RTL vs. Software Mentality in FPGA/ASIC Design; Latency From 161 to 2 Clock Cycle!
Yousef B. Bedoustani, PhD. Eng.
Principal FPGA & Hardware Engineer
Yousef B. Bedoustani, Senior FPGA and Real-Time DSP Developer, Montreal, Canada
Why High-Level Synthesis (HLS) tools are not sufficient for FPGA/ASIC design? This is a long-asked question. In other words, we should ask why the building that is developed by an alien from CPU Software planet sometimes looks tilt in RTL planet. Why the HLS tools with the nature of CPU methodology, in RTL planet don’t have the same performance as RTL tools. The answer is hidden within 2 important parameters:
- RTL knowledge or RTL Mentality of developers
- Methodology of High-Level Synthesis (HLS) compilers
The first sentence in RTL coding and FPGA/ASIC design courses is:
Forget All Your CPU Software Mentality!
We know that the CPU software developing is sequential mentality which is different by RTL parallel mentality. This sequential mentality comes from the fact that the CPU software developers should follow the sequential rules that are forced by CPU sequential nature.
By contrast, there is high level of flexibility in RTL digital design for implementation of an algorithm. On the one hand, the RTL implementation could be sequential logic, combinational logic or combination of them. On the other hand, in RTL design one could have several different innovative solution for a unique algorithm.

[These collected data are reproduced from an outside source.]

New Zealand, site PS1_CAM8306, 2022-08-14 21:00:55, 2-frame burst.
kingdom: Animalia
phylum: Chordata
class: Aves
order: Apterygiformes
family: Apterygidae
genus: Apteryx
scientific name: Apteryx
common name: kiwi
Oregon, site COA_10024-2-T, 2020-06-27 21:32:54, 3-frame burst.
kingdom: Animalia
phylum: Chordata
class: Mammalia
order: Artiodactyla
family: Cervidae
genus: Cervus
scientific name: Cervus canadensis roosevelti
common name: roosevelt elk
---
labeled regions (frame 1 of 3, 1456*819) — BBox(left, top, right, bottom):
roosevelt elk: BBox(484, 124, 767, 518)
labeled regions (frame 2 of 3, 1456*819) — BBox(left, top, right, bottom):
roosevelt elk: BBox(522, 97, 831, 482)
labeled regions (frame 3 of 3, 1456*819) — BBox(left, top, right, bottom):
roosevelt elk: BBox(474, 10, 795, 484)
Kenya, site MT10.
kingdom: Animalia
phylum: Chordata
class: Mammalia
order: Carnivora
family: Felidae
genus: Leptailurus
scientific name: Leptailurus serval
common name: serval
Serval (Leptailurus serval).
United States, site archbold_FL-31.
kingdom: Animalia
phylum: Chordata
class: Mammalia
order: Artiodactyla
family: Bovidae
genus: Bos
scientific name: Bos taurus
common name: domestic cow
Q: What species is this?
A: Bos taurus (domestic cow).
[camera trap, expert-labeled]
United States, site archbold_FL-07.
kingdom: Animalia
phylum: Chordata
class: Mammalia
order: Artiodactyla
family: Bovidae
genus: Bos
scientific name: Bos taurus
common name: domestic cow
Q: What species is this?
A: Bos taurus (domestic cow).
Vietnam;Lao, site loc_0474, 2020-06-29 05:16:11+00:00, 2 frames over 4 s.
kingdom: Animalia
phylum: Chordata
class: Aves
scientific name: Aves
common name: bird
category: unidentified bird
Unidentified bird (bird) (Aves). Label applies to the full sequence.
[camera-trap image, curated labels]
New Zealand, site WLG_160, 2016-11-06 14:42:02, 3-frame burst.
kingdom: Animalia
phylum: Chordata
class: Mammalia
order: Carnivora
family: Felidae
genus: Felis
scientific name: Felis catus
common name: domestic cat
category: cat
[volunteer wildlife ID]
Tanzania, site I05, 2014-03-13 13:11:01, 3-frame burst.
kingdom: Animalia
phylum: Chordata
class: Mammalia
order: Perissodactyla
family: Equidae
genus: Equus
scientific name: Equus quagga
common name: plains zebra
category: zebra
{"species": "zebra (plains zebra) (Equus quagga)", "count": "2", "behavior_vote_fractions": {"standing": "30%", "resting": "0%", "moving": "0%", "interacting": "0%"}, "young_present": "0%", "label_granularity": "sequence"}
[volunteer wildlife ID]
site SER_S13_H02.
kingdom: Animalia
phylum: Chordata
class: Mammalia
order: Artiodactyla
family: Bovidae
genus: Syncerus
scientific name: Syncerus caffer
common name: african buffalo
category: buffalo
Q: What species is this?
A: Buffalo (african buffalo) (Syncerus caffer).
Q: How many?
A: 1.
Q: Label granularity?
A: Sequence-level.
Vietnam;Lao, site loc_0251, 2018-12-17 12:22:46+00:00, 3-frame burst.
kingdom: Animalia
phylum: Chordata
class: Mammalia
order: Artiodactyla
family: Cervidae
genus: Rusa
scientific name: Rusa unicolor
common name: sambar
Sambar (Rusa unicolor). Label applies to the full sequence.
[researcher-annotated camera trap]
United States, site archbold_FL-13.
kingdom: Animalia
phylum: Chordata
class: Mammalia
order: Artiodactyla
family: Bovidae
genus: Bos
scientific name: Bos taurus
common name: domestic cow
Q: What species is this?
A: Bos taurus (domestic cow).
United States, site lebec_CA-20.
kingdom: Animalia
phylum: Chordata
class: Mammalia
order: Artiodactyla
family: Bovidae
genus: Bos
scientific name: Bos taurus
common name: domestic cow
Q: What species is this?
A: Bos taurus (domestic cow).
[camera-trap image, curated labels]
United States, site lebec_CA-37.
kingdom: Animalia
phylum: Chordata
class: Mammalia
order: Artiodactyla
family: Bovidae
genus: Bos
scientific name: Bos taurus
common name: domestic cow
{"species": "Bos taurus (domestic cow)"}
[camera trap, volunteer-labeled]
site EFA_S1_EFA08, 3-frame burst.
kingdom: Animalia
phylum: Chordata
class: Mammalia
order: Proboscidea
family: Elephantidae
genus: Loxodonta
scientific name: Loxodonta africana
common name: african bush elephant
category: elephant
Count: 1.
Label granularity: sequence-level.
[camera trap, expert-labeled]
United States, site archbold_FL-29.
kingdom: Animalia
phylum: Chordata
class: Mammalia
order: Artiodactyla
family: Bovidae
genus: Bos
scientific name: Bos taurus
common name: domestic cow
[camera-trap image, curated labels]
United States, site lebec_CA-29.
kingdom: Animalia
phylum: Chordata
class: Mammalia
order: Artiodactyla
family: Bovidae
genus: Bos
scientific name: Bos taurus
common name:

Another property of design in RTL planet is that one could have full control and full observation of the operation of design. By contrast, in the CPU software planet, developers do not need this level of controllability and observability of CPU fixed operations. This is a big property that makes RTL mentality and methodology different from CPU software mentality and methodology.
Obviously the cost of this high level of flexibility is the fact that RTL design is difficult, time consuming in developing and debugging and therefore expensive. This is exactly the reason why HLS tools are interested in RTL planet. However, if the HLS developer doesn’t have RTL mentality and knowledge, the result would be poor.
This LinkedIn article tries to explain the CPU Software Mentality and the effects of HLS methodology on RTL design by using the following simple example:
Example: Design a core that compares N=32 single floating point number with a constant number e.g., 0.5 and count the number of cases that satisfy the condition.
- All inputs are available at the same time in the input of the core
- The goal is to achieve the lowest latency
- Design must meet timing constraint, FPGA clock 200Mhz
- Do not consider other parameters such as FPGA resource utilization, etc.
- Targets are Xilinx Kintex7 and intel Arria10 FPGA
Appendix A shows the Xilinx and Intel solutions including:
- HLS; Vivado HLS and Intel HLS implementation
- Matlab/Simulink HDL Coder; Xilinx and Intel implementation
- Low-Level RTL Design; Xilinx System Generator for DSP (XSG) and Intel DSP Builder implementation, VHDL/Verilog
Latency performance for Xilinx and Intel FPGA are summarized in Table1 and Table2. Although one of the reasons for big difference on the latency (e.g. 161 vs. 2) is the fact that there is not enough flexibility on managing data flow and inout streaming with HLS tools. However, it is clear that RTL design can still catch the best latency performance . By contrast, in RTL design methodology there is full flexibility on management of data flow and inout streaming. This is one of vital RTL properties on which HLS tools don’t have enough control and flexibility so far.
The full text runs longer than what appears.